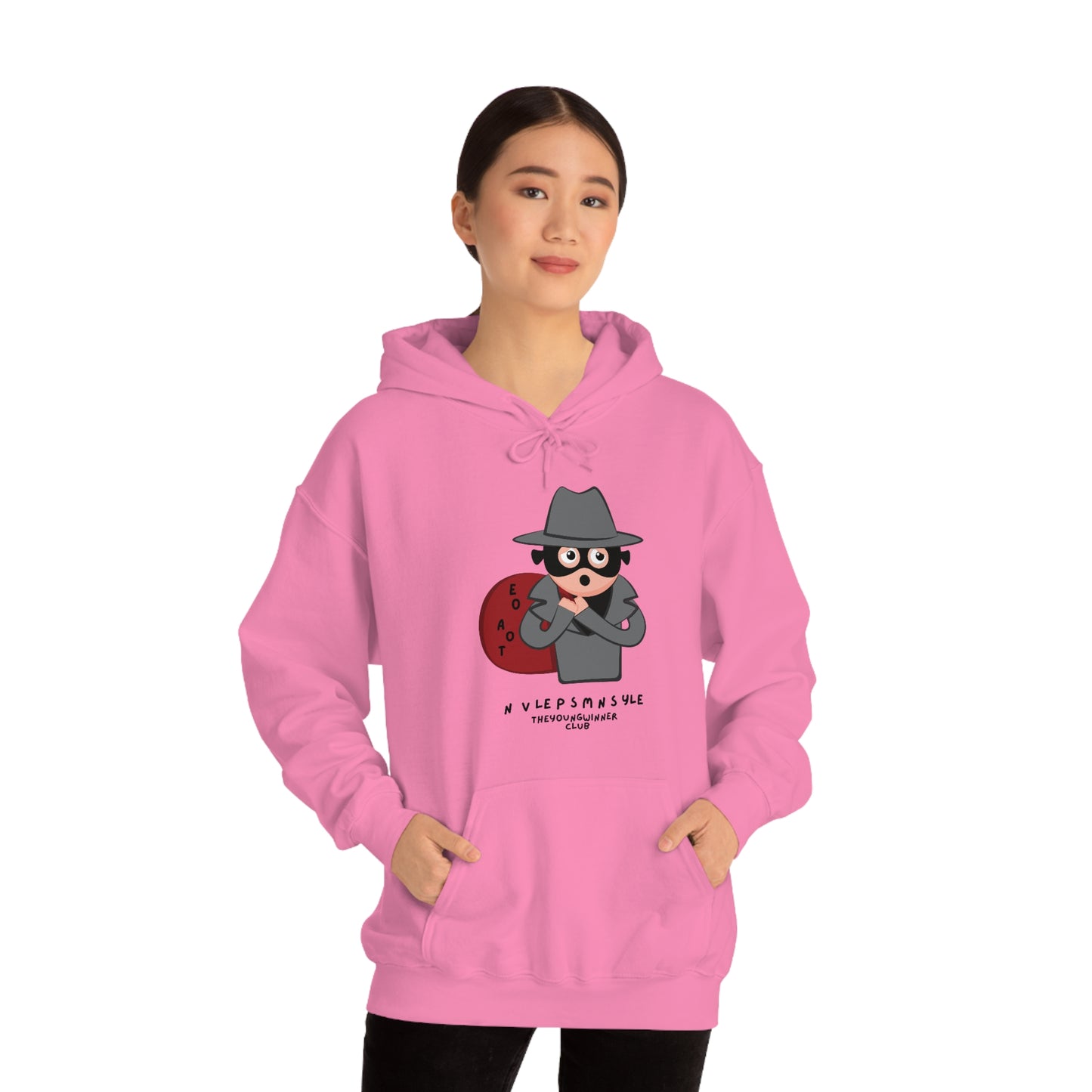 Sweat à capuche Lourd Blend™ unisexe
_ _ _ _ _
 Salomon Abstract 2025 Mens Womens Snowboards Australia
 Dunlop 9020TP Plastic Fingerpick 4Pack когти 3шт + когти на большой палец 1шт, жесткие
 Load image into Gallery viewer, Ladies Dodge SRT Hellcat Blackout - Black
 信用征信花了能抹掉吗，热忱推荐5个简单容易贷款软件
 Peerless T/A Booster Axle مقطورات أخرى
_ _ _ _ _
▸ Requirement
Going down the listing above, begin printing at the line with "Dunlop 9020TP Plastic" and finish with the line with "Peerless T/A Booster Axle مقطورات أخرى", exactly as they appear.

▸ Response to the task
 Dunlop 9020TP Plastic Fingerpick 4Pack когти 3шт + когти на большой палец 1шт, жесткие
 Load image into Gallery viewer, Ladies Dodge SRT Hellcat Blackout - Black
 信用征信花了能抹掉吗，热忱推荐5个简单容易贷款软件
 Peerless T/A Booster Axle مقطورات أخرى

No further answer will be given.